Буратино вот ещё хуевей. У него нос длинный, как вектор, но не сотовый; но деревянный. Когда он с Мальвиной, то ему приходится с ней, как простой мужик. А всякие там греческие, блядь, ласки невозможны ввиду наличия слишком длинного и острого носа. Бедный Буратино! Впрочем, пусть тоже сам себя пожалеет. Мне и без него есть, кого пожалеть. Но себя тоже не хочется почему-то.
А Хорошей счастья большого от всей души! Это правда. Со мной нельзя ничего. Во-первых, я шизофреник — и это точно. Я сам долго не верил, но пришлось сдаться на милость всепобеждающей жизни.
Я сдался, но жизненная милость её была такова: ступай себе с миром, неинтересно с тобой.
Во-вторых, я просто не помню, как это делается. В-третьих, я ничего не хочу. Я хочу просто вместе лежать, а больше ничего мне не надо. Лежать и касаться тела. Более ничего. И не пиздеть при этом ничего. Не говорить никакой хуйни. Господи, если б ты знал, как же я заебался говорить одно и то же. Если бы ты знал…
Но ты ни хуя не знаешь. Видимо, в школе плохо учился, а отец тебя не порол. Порол лишь такую же чушь, как ты сам.
Мальвина — предел мечтаний. Кабаре же — предел мечтаний ее. Ты, Хорошая, не пугайся, речь не о тебе. Я шизофреник. У меня слишком быстро скачет. Про то, что ты не дома ночуешь, — это да, о тебе, помнится. А про Мальвину — уже так, просто фишки. А может быть и вовсе не помнится мне ничего, и бесполезно бороться с Прошлым. Будущего нет и не надо!

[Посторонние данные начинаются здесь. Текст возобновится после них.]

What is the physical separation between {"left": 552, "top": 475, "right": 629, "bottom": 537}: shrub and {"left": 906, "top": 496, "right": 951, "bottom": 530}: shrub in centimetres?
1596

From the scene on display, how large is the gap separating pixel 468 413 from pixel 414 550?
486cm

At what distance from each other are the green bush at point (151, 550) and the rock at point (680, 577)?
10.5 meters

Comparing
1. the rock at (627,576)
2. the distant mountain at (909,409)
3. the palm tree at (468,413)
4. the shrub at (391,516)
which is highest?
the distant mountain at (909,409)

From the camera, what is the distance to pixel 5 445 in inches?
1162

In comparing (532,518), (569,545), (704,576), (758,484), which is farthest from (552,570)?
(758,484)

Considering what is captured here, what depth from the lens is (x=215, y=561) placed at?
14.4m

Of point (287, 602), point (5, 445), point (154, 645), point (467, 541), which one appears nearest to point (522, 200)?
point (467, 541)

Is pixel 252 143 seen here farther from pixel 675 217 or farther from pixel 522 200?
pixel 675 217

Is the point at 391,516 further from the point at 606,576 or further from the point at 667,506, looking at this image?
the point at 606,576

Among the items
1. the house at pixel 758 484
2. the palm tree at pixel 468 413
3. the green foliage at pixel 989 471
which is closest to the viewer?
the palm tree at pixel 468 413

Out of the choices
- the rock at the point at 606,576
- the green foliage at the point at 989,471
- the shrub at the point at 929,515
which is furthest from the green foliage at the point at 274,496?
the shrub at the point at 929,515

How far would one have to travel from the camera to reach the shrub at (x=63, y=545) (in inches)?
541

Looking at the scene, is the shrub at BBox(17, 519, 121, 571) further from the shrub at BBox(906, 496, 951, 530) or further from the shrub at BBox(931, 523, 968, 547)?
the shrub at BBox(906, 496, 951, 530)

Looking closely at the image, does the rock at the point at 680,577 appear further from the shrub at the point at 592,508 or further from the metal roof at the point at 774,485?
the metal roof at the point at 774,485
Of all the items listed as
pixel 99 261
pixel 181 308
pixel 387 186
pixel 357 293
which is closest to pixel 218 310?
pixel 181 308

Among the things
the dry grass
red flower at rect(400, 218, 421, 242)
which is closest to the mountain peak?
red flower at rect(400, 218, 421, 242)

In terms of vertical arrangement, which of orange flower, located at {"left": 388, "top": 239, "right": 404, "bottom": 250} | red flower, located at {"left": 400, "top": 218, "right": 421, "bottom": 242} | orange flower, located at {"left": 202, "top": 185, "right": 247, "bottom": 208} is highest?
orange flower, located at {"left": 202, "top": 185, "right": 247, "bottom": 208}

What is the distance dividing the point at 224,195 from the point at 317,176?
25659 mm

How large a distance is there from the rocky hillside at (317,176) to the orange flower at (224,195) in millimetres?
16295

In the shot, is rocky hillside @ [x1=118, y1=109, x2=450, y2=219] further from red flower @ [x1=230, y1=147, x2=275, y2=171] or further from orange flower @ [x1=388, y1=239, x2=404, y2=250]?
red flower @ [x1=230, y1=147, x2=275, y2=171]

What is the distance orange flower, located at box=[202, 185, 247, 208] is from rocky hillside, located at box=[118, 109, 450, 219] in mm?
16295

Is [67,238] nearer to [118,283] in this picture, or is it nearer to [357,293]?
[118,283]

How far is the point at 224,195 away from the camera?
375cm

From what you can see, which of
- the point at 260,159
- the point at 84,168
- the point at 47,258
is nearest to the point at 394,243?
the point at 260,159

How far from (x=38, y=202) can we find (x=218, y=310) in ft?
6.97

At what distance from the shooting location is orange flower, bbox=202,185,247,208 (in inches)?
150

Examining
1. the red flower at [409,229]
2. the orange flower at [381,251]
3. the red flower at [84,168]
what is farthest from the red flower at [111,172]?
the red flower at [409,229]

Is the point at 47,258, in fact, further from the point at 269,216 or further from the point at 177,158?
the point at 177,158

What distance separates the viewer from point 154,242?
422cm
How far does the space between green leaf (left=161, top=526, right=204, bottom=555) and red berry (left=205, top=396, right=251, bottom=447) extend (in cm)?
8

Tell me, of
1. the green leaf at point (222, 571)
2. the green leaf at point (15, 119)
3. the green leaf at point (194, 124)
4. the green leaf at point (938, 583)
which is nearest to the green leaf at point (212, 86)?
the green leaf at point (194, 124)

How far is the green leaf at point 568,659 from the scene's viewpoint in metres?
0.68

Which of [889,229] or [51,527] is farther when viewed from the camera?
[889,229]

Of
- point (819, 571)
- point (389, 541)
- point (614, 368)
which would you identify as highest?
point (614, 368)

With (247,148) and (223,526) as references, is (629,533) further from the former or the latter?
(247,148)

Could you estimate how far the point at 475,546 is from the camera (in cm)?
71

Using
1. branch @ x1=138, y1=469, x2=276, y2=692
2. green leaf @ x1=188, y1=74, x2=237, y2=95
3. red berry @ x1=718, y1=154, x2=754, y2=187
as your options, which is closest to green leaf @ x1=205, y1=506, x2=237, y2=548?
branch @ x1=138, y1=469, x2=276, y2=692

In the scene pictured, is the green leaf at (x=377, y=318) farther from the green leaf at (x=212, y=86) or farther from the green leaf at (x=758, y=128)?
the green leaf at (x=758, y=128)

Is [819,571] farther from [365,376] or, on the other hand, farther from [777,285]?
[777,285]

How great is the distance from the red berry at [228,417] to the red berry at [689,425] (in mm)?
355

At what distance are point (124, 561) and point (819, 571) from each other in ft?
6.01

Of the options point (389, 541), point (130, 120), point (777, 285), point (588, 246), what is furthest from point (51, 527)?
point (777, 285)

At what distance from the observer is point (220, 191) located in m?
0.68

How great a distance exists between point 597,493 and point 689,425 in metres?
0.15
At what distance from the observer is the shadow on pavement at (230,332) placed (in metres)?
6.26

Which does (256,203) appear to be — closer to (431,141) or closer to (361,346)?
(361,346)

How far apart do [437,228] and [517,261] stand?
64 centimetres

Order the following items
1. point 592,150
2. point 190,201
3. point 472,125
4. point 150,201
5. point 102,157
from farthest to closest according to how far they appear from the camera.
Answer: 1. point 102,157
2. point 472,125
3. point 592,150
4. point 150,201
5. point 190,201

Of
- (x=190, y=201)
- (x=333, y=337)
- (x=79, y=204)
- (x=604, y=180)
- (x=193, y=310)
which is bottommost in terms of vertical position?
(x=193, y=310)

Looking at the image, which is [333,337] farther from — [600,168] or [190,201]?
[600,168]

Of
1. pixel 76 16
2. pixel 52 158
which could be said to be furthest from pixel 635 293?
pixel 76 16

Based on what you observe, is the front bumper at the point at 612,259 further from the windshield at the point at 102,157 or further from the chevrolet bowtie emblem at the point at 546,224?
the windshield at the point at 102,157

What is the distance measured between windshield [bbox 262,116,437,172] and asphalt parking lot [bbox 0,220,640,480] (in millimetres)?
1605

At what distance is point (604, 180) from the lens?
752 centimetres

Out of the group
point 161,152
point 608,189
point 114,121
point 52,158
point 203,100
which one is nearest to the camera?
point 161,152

Гордыню что ли умерить от не хуя делать, а то что-то совсем уж пиздец. Давно не припомню такого. Непозволительно все это. Простите за все. Тоже мне, блядь, Островский! Это ж надо удумать такое: умирающая Лариса в «Бесприданнице» кается, блядь: мол, она, Хорошая, виновата во всем, простите, мол, ей. Тьфу, блядь! Проблеваться и только!